Everything from the line containing "In the scene, which" through the last line of the records must be returned verbatim, and nothing outside that range.
━━━ MATERIAL FOR THE TASK
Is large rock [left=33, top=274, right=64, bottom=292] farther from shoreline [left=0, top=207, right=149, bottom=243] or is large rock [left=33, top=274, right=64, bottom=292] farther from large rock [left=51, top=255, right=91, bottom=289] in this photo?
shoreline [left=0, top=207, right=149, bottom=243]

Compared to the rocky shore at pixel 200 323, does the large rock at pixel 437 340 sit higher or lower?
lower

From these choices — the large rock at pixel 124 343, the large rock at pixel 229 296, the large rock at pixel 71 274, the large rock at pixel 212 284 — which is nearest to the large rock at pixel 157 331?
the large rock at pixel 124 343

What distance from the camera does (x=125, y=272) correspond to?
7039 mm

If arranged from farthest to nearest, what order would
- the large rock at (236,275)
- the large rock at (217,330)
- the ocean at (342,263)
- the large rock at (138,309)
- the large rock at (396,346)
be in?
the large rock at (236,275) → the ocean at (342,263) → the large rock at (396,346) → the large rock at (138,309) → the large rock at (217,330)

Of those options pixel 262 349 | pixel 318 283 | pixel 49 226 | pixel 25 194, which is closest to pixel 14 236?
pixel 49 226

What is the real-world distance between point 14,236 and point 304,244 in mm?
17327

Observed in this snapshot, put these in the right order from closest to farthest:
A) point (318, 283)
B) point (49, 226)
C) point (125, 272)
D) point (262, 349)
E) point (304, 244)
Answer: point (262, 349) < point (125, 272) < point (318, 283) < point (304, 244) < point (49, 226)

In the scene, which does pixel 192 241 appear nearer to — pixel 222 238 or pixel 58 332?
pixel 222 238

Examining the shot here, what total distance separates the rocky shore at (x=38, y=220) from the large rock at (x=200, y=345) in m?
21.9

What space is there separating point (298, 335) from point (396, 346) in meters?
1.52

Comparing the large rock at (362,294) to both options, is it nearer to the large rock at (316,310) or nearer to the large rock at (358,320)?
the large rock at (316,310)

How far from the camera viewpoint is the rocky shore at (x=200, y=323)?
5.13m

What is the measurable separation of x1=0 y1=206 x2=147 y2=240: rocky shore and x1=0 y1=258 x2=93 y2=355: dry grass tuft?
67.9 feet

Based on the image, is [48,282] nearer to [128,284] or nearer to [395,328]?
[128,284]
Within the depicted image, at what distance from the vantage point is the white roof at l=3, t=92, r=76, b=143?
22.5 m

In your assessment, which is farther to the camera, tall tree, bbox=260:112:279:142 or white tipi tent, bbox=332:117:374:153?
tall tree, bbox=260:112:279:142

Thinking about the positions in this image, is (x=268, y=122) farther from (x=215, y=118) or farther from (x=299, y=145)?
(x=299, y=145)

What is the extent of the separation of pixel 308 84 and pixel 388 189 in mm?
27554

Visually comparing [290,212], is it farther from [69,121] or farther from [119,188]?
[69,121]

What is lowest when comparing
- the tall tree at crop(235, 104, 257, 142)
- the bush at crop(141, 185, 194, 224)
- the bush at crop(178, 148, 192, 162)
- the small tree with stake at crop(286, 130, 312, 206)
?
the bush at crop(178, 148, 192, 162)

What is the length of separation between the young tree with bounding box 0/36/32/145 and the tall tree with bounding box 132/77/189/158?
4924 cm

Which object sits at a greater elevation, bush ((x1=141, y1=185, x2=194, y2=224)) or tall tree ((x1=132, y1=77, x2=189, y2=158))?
━━━━━━
● FINISHED TASK
In the scene, which does pixel 192 241 appear nearer to — pixel 222 238 or pixel 58 332?
pixel 222 238

Examining the shot here, what total distance separates the rocky shore at (x=38, y=220) from the large rock at (x=200, y=345) in m?
21.9

What space is there separating point (298, 335) from point (396, 346) in meters?
1.52

Comparing the large rock at (362,294) to both options, is it nearer to the large rock at (316,310) or nearer to the large rock at (358,320)?
the large rock at (316,310)

How far from the camera viewpoint is the rocky shore at (x=200, y=323)?
5.13m

What is the measurable separation of x1=0 y1=206 x2=147 y2=240: rocky shore and x1=0 y1=258 x2=93 y2=355: dry grass tuft?
67.9 feet

Based on the image, is [48,282] nearer to [128,284] or nearer to [395,328]?
[128,284]
Within the depicted image, at what distance from the vantage point is the white roof at l=3, t=92, r=76, b=143?
22.5 m

In your assessment, which is farther to the camera, tall tree, bbox=260:112:279:142 or white tipi tent, bbox=332:117:374:153?
tall tree, bbox=260:112:279:142

Thinking about the positions in this image, is (x=268, y=122) farther from (x=215, y=118) or farther from (x=299, y=145)?
(x=299, y=145)

What is the extent of the separation of pixel 308 84 and pixel 388 189 in mm?
27554

Visually comparing [290,212], is it farther from [69,121] or farther from [119,188]?
[69,121]

What is lowest when comparing
- the tall tree at crop(235, 104, 257, 142)
- the bush at crop(141, 185, 194, 224)
- the bush at crop(178, 148, 192, 162)
- the small tree with stake at crop(286, 130, 312, 206)
?
the bush at crop(178, 148, 192, 162)

What is the length of separation between the young tree with bounding box 0/36/32/145 and the tall tree with bounding box 132/77/189/158?
4924 cm

Which object sits at a greater elevation, bush ((x1=141, y1=185, x2=194, y2=224)) or tall tree ((x1=132, y1=77, x2=189, y2=158))?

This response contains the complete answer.